Your instructions:
Can you copy the data starting with the line that contains "Empty bright room" and going on through the line that contains "Dettaglio della piccola", replacing "laminate flooring" with "hardwood flooring" and leaving everything else unchanged? Give only those lines, without the pictures.

Dataset content:
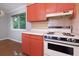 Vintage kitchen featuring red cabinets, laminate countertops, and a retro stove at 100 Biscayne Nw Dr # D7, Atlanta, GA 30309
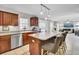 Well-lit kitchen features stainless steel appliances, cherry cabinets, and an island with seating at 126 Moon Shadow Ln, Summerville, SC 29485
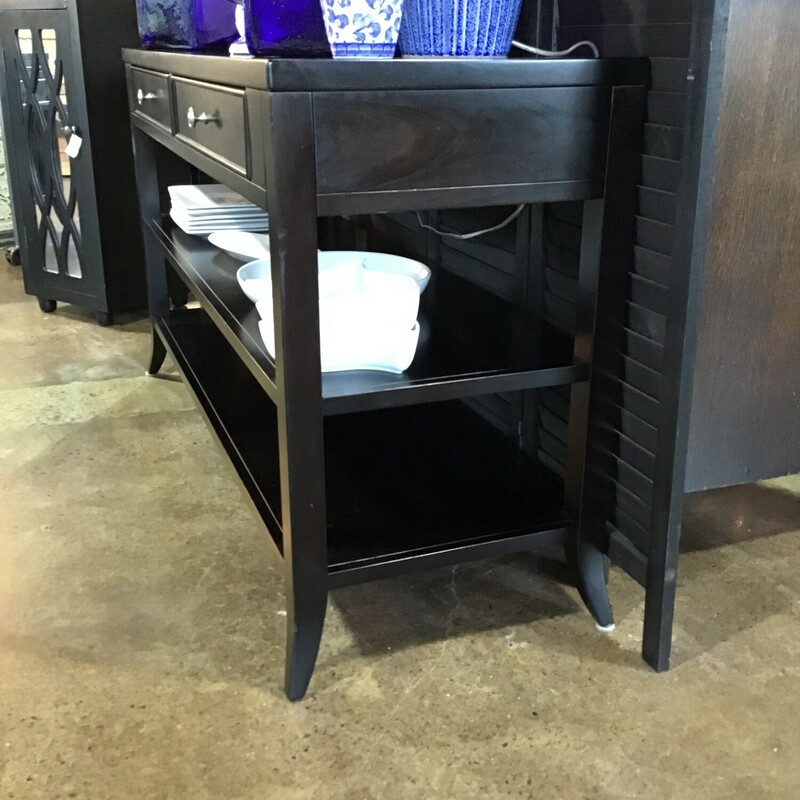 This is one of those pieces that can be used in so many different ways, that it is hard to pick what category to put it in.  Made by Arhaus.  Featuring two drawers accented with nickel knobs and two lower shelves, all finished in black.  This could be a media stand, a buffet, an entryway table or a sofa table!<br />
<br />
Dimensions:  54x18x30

==

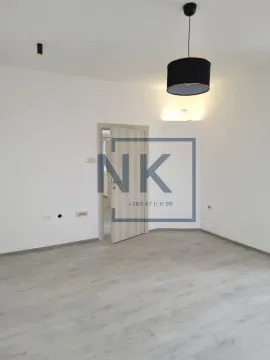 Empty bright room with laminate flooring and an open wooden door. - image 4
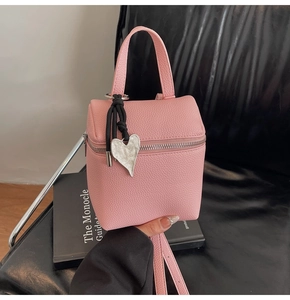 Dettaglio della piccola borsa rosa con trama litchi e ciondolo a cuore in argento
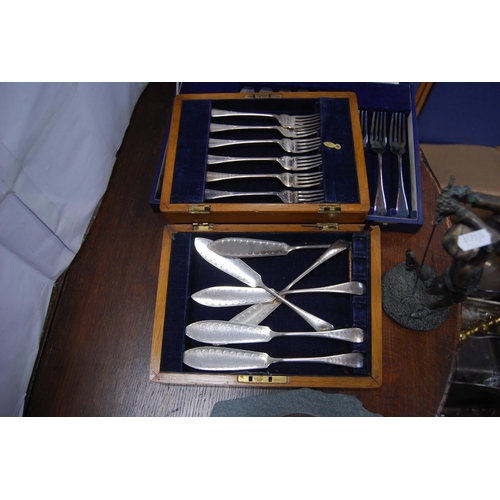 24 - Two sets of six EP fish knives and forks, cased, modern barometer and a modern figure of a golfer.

Exercise response:
 Empty bright room with hardwood flooring and an open wooden door. - image 4
 Dettaglio della piccola borsa rosa con trama litchi e ciondolo a cuore in argento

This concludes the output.